Kamis, 16 Maret 2017

MODEL PEMBELAJARAN PEMROSESAN INFORMASI

A.    Model Memproses Informasi
            Menurut Oemar Hamalik (2011:128) pemrosesan informasi tersebut merujuk bagaimana cara-cara atau menerima informasi stimuli dari lingkungan, mengorganisasi data, memecahkan masalah, menemukan konsep-konsep, serta menggunakan simbol-simbol verbal dan non verbal. Kemudian menurut Syaiful Sagala (2012:74) informasi yang diberikan dalam bentuk energi fisik tertentu (sinar untuk bahan tertulis, bunyi untuk bahan ucapan, tekanan untuk sentuhan, dan lain-lain) diterima oleh reseptor yang peka terhadap tanda dalam bentuk-bentuk tertentu. Pada model ini, mengutamakan bagaimana membantu siswa agar mampu berpikir produktif, memecahkan masalah dengan kemampuan intelektual yang telah dimiliki oleh peserta didik.
            Model pemrosesan informasi pada dasarnya menitikberatkan pada cara-cara memperkuat dorongan-dorongan internal (datang dari dalam diri) untuk memahami dunia dengan cara menggali dan mengordinasikan data, merasakan adanya masalah dan mengupayakan jalan pemecahannya. Menurut Robert M. Gagne dalam Rusman (2014: 139) dalam proses pembelajaran model pemrosesan informasi terdiri dari delapan fase, yakni sebagai berikut:
1.     Motivasi, fase awal memulai pembelajaran dengan adanya dorongan untuk melakukan suatu tindakan dalam mencapai tujuan tertentu (motivasi instrinsik dan ekstrinsik);
2.     Pemahaman, fase individu menerima dan memahami informasi yang diperoleh dari pembelajaran. Pemahaman didapat melalui perhatian;
3.     Pemerolehan, individu memberikan makna/mempersepsikan segala informasi yang ada pada dirinya sehingga terjadi proses penyimpanan dalam memori peserta didik;
4.     Penahanan, menahan informasi yang sampai pada dirinya sehingga terjadi proses penyimpanan dalam memori siswa;
5.     Ingatan kembali, mengeluarkan kembali informasi yang telah disimpan, bila ada rangsangan;
6.     Generalisasi, menggunakan hasil pembelajaran untuk keperluan tertentu;
7.     Perlakuan, perwujudan perubahan perilaku individu sebagai hasil pembelajaran;
8.     Umpan balik, individu memperoleh feedback dari perilaku yang telah dilakukannya.

++++++++

### Soal Latihan
a) Menurut teks tentang model pemrosesan informasi, berapa banyak fase dalam proses pembelajaran model tersebut menurut Robert M. Gagne?
b) Terjemahkan kalimat berikut dari teks tentang model pemrosesan informasi ke dalam bahasa Inggris: "Model pemrosesan informasi pada dasarnya menitikberatkan pada cara-cara memperkuat dorongan-dorongan internal (datang dari dalam diri) untuk memahami dunia dengan cara menggali dan mengordinasikan data, merasakan adanya masalah dan mengupayakan jalan pemecahannya."
c) Lanjutkan teks tentang model pemrosesan informasi mulai dari bagian sesudah fase kedelapan, yaitu umpan balik.

### Data Tercatat
++++++++

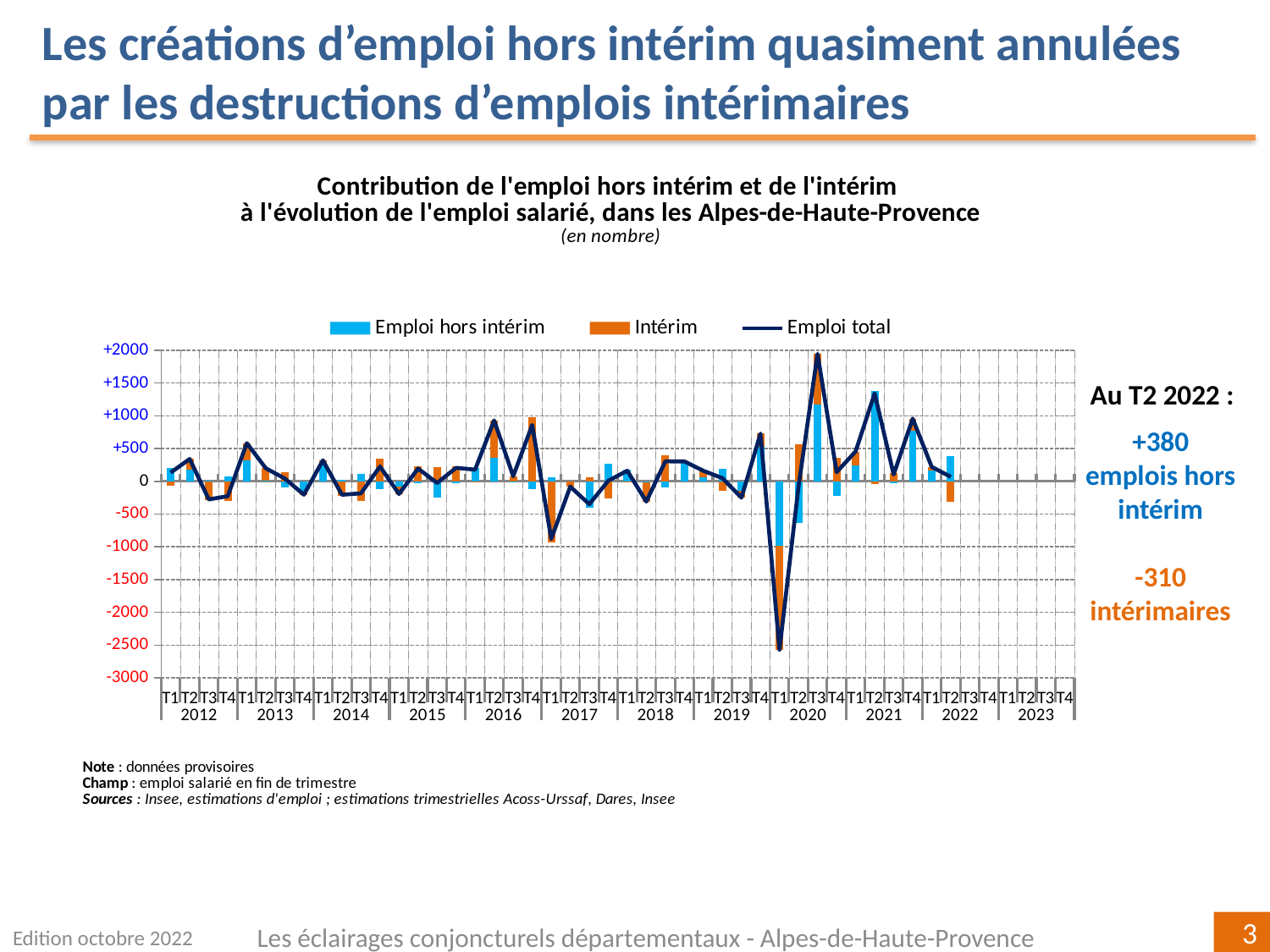
How many years are labelled along the x axis of the chart? 12 What is the value for 'Intérim' at T2 2022? -310 What is the value for 'Emploi hors intérim' at T2 2022? +380 In which quarter does 'Emploi total' reach its lowest value? T1 2020 What is the difference between the 'Emploi hors intérim' value (+380) and the 'Intérim' value (-310) at T2 2022? 690 What kind of chart is shown on the slide? Combined bar and line chart Is the value of 'Emploi total' at T1 2020 greater or less than -2000? less Is the value of 'Intérim' at T1 2020 greater or less than -1000? less How many series does the chart legend list? 3 In which quarter does 'Emploi total' reach its highest value? T3 2020 Is the value of 'Emploi total' at T2 2020 greater or less than +1500? less Which colour represents the 'Intérim' series in the chart? Orange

++++++++

### Jawaban Soal
a) Delapan fase.

b) The information processing model essentially emphasizes ways of strengthening internal drives (coming from within oneself) to understand the world by exploring and coordinating data, sensing the existence of problems, and seeking ways to solve them.

c)
            Menurut Rusman (2014:140) pembelajaran pemrosesan informasi ada sembilan langkah yang harus diperhatikan oleh seorang pendidik, yakni sebagai berikut:
1.     Melakukan tindakan untuk menarik perhatian siswa;
2.     Memberikan informasi mengenai tujuan pembelajaran dan topik yang akan dibahas;
3.     Merangsang siswa untuk memulai aktivitas pembelajaran;
4.     Menyampaikan isi pembelajaran sesuai dengan topik yang telah direncanakan;
5.     Memberikan bimbingan bagi aktivitas siswa dalam pembelajaran;
6.     Memberikan penguatan pada perilaku pembelajaran;
7.     Memberikan feedback terhadap perilaku yang ditunjukkan siswa;
8.     Melaksanakan penilaian proses dan hasil;
9.     Memberikan kesempatan kepada siswa untuk bertanya dan menjawab berdasarkan pengalamannya.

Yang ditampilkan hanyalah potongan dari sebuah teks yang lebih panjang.